De acordo com o órgão, além das cinco mortes, a região tem muitos carros encobertos; destelhamento, alagamento e desmoronamento de casas e de vários estabelecimentos; transbordamentos de córregos; alagamentos, enchentes, inundações e deslizamentos de terra em vários bairros, avenidas e ruas; desmoronamentos de muros e edificações; queda de árvores e postes de energia, destruição e danificação de asfaltamento e calçadas; deslizamentos de terra e acúmulo de lixos e entulhos.
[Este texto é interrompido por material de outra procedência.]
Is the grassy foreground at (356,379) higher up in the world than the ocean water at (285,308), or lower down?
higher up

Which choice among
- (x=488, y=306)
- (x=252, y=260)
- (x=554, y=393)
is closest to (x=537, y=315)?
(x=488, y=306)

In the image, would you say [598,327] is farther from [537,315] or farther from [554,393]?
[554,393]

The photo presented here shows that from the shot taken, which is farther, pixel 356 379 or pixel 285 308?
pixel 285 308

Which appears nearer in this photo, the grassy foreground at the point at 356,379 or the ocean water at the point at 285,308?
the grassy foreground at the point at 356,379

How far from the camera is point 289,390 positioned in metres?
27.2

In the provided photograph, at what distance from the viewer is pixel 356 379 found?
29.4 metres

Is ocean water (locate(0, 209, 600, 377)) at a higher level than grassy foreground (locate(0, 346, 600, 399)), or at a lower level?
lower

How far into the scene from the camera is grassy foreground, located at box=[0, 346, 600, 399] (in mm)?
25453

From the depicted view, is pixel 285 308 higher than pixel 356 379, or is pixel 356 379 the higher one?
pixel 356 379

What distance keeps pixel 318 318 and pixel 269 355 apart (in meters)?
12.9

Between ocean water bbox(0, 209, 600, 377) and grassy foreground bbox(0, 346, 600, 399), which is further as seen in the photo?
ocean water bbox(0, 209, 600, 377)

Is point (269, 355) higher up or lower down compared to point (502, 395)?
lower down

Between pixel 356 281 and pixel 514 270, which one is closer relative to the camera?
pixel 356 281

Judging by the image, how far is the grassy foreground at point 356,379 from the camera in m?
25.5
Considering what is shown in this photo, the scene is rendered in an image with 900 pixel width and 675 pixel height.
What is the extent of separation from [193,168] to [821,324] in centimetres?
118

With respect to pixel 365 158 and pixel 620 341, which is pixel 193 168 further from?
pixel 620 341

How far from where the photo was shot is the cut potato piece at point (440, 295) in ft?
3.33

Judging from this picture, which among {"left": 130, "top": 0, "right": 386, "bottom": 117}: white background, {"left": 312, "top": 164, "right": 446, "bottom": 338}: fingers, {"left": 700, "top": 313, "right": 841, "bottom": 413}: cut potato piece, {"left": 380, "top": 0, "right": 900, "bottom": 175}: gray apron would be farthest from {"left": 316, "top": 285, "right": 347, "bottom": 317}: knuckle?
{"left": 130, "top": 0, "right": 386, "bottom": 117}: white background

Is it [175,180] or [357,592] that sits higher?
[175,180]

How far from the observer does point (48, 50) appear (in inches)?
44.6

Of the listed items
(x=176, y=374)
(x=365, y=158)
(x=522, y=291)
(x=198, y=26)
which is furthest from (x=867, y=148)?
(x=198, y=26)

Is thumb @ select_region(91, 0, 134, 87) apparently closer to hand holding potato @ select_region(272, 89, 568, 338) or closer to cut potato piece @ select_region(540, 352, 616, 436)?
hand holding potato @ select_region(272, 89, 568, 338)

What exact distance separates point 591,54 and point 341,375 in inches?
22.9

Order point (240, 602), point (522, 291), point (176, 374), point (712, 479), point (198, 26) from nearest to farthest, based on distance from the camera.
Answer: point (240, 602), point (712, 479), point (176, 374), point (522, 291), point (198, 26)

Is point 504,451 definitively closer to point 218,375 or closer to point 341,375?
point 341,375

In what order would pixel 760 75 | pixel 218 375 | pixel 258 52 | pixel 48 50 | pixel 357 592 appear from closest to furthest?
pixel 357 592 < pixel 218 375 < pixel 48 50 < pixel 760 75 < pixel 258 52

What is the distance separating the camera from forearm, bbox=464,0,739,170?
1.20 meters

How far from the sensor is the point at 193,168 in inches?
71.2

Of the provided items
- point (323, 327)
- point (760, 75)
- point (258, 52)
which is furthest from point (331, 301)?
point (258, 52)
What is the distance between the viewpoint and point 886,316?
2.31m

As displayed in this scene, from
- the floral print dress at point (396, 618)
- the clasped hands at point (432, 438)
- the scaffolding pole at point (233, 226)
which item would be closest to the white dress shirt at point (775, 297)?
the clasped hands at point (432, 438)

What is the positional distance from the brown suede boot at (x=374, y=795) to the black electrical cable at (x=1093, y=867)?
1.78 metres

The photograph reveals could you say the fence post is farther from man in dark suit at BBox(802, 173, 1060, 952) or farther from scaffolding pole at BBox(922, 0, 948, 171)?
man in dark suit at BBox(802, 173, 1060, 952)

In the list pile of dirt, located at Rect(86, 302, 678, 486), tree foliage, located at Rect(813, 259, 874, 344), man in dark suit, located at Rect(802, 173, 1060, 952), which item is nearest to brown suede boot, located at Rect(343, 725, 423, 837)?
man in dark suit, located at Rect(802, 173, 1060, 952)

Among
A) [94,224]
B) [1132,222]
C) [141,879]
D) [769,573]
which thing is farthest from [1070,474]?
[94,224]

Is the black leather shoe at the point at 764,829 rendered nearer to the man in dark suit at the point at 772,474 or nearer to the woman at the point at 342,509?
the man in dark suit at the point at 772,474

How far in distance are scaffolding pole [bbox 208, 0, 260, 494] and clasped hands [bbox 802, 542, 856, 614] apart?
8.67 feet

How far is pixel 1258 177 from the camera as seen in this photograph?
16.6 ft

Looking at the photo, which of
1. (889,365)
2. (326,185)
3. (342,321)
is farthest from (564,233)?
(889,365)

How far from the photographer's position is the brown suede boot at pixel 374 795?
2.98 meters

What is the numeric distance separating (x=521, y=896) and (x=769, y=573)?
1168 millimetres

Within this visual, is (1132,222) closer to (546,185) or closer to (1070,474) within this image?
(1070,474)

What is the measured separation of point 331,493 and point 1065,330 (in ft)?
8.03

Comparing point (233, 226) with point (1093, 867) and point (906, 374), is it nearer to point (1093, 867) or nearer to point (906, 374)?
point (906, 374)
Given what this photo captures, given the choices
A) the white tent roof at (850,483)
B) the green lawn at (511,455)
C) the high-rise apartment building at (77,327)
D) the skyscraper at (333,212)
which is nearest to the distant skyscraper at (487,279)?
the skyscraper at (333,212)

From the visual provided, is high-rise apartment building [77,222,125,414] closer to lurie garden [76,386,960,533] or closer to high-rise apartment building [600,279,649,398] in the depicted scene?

Os órgãos estaduais informaram ainda que seus agentes atuam nas áreas atingidas com o apoio do Serviço de Atendimento Móvel de Urgência (Samu), Corpo de Bombeiros e Polícia Militar. As equipes executam ações de resposta ao desastre, de busca e salvamentos das vítimas, além de contabilizar danos e prejuízos causados pelo temporal.

Recomendações
A Defesa Civil municipal recomenda à população especial atenção a sinais de trinca nas paredes, poças de água no quintal, portas e janelas emperrando, rachaduras no solo, água minando da base do barranco e inclinação de postes ou árvores. O aumento do volume de chuva pode gerar mais risco de quedas de muros, deslizamentos e desabamentos. A Defesa Civil pode ser acionada pelo número 199.

Orientações CNM
A Confederação Nacional de Municípios acompanha os desastres decorrentes de chuvas em todo país e destaca dicas importantes a serem seguidas por todos os gestores que, em situações de anormalidade, necessitem solicitar recursos financeiros à União para obras emergenciais de recuperação e reconstrução das áreas destruídas e danificadas pelas chuvas.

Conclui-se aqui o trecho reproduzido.